Dans la course au secrétariat général des Nations Unies, l’ancien président sénégalais Macky Sall se démarque moins par une notoriété médiatique internationale flamboyante que par un atout stratégique de poids : un soutien politique continental et régional solide, porté par l’Union africaine et plusieurs États africains. À l’heure où trois figures se disputent la succession d’Antonio Guterres Macky Sall, Michelle Bachelet et Rafael Grossi, ce réseau africain structuré peut faire basculer la balance dans les coulisses du Conseil de sécurité et de l’Assemblée générale.

Un soutien africain officiellement porté

Contrairement à de nombreuses candidatures individuelles, celle de Macky Sall a été officiellement déposée au nom des chefs d’État africains, par le président du Burundi en sa qualité de président en exercice de l’Union africaine. Cette démarche institutionnalise sa candidature, en la présentant non comme un projet national, mais comme un pari collectif du continent pour avoir une voix au plus haut niveau de l’ONU. Dans un système où les blocs régionaux comptent autant que les États individuels, ce type d’appui cohérent peut s’avérer décisif dans les débats préliminaires et les arbitrages entre puissances.

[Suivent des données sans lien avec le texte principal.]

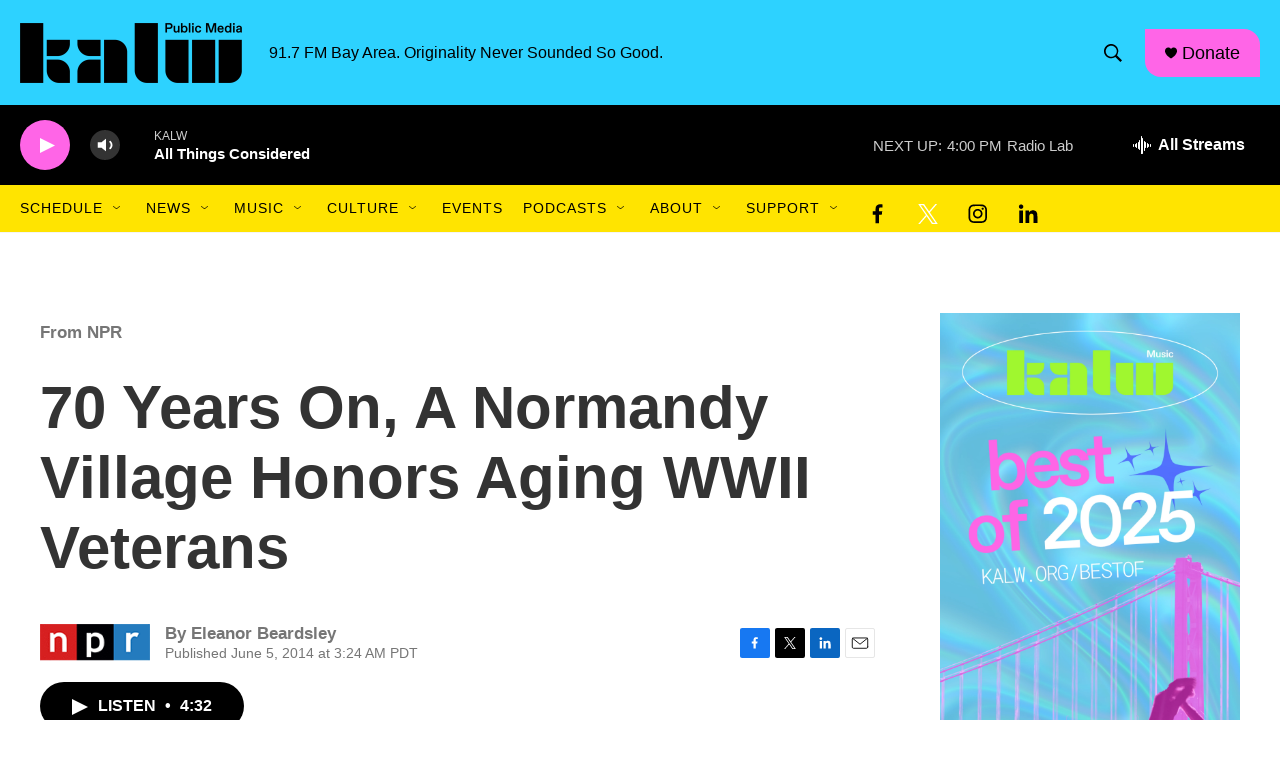

--- FILE ---
content_type: text/html; charset=utf-8
request_url: https://www.google.com/recaptcha/api2/aframe
body_size: 267
content:
<!DOCTYPE HTML><html><head><meta http-equiv="content-type" content="text/html; charset=UTF-8"></head><body><script nonce="tsaFJOKqjNKIKIIzVB6atQ">/** Anti-fraud and anti-abuse applications only. See google.com/recaptcha */ try{var clients={'sodar':'https://pagead2.googlesyndication.com/pagead/sodar?'};window.addEventListener("message",function(a){try{if(a.source===window.parent){var b=JSON.parse(a.data);var c=clients[b['id']];if(c){var d=document.createElement('img');d.src=c+b['params']+'&rc='+(localStorage.getItem("rc::a")?sessionStorage.getItem("rc::b"):"");window.document.body.appendChild(d);sessionStorage.setItem("rc::e",parseInt(sessionStorage.getItem("rc::e")||0)+1);localStorage.setItem("rc::h",'1769122089471');}}}catch(b){}});window.parent.postMessage("_grecaptcha_ready", "*");}catch(b){}</script></body></html>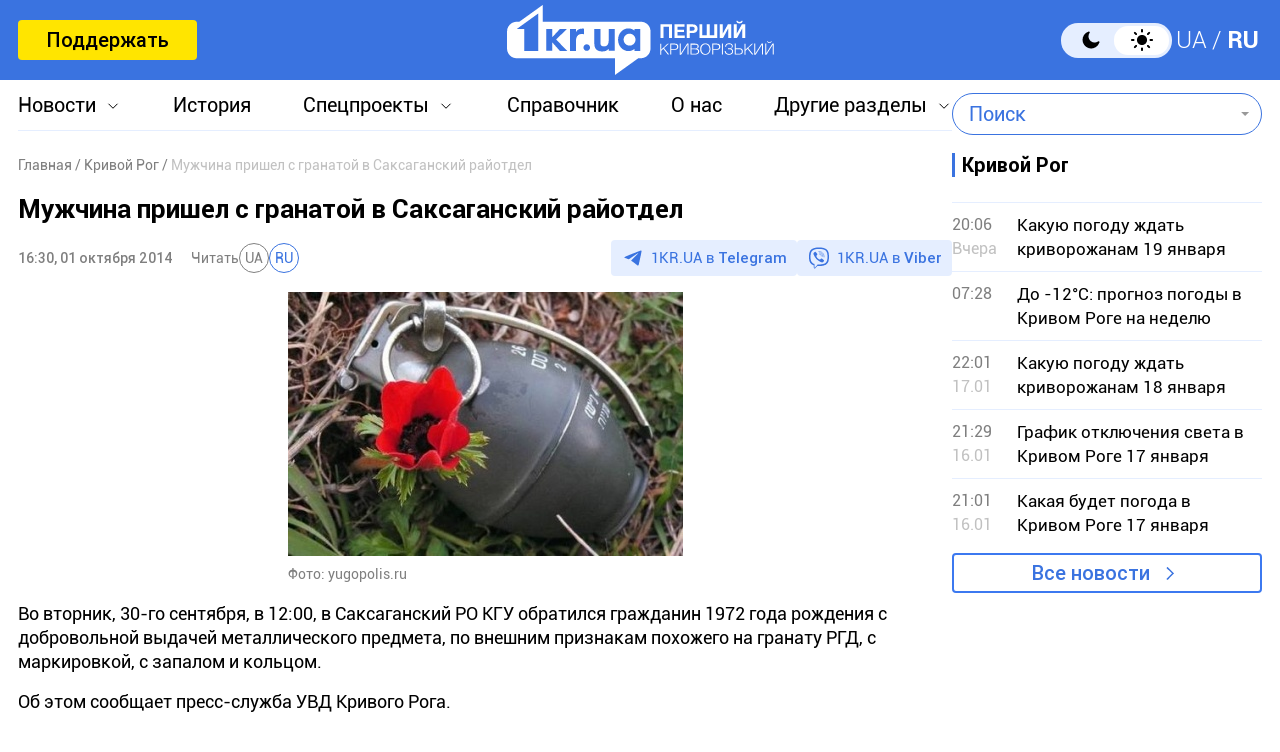

--- FILE ---
content_type: text/html; charset=utf-8
request_url: https://www.google.com/recaptcha/api2/aframe
body_size: 267
content:
<!DOCTYPE HTML><html><head><meta http-equiv="content-type" content="text/html; charset=UTF-8"></head><body><script nonce="duPB_RgIJ6UsPngnrjV0HA">/** Anti-fraud and anti-abuse applications only. See google.com/recaptcha */ try{var clients={'sodar':'https://pagead2.googlesyndication.com/pagead/sodar?'};window.addEventListener("message",function(a){try{if(a.source===window.parent){var b=JSON.parse(a.data);var c=clients[b['id']];if(c){var d=document.createElement('img');d.src=c+b['params']+'&rc='+(localStorage.getItem("rc::a")?sessionStorage.getItem("rc::b"):"");window.document.body.appendChild(d);sessionStorage.setItem("rc::e",parseInt(sessionStorage.getItem("rc::e")||0)+1);localStorage.setItem("rc::h",'1768802467215');}}}catch(b){}});window.parent.postMessage("_grecaptcha_ready", "*");}catch(b){}</script></body></html>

Une expérience politique qui parle aux États

Macky Sall peut également compter sur une longue expérience au pouvoir, ayant dirigé le Sénégal de 2012 à 2024, et sur un rôle de médiateur dans plusieurs crises ouest‑africaines au sein de la CEDEAO. Ces atouts lui permettent de se présenter comme un « leader expérimenté capable de gérer des conflits complexes », une qualité fortement recherchée à la tête d’une organisation multilatérale confrontée à des tensions géopolitiques croissantes. Face à des candidats issus de la fonction publique internationale, comme Rafael Grossi, mieux connu pour son expertise nucléaire que pour sa diplomatie d’État, Macky Sall joue la carte du décideur politique à l’aise dans les arènes de négociation entre chefs d’État.

Un pont entre l’Afrique, le Sud global et les grandes puissances

Face à Michelle Bachelet, ancienne présidente du Chili, crédible sur les droits humains, la parité et la gouvernance et Rafael Grossi, technocrate chevronné de l’Agence internationale de l’énergie atomique, Macky Sall se positionne comme un pont entre l’Afrique, le Global Sud et les puissances occidentales. Il entend insuffler dans l’ONU une vision plus ancrée dans les réalités des pays en développement, tout en ménageant des canaux de dialogue constants avec les États‑Unis, l’Europe et certains pays du Golfe. Dans un contexte où l’ONU peine à renouer pleinement avec les pays du Sud, ce profil hybride peut séduire les États qui souhaitent à la fois une représentation plus juste et une maison du Dag Hammarskjöld pragmatique.

Pour parvenir au secrétariat général, Macky Sall devra toutefois transformer son capital politique africain en soutien diplomatique concret, surmonter la méfiance des grandes puissances et démontrer une vision claire des réformes nécessaires à l’organisation. Mais une chose est sûre : dans une course serrée, son atout majeur reste cet appui continental solidement structuré, qui lui donne, à ce stade, une carte unique à jouer dans les coulisses du pouvoir onusien.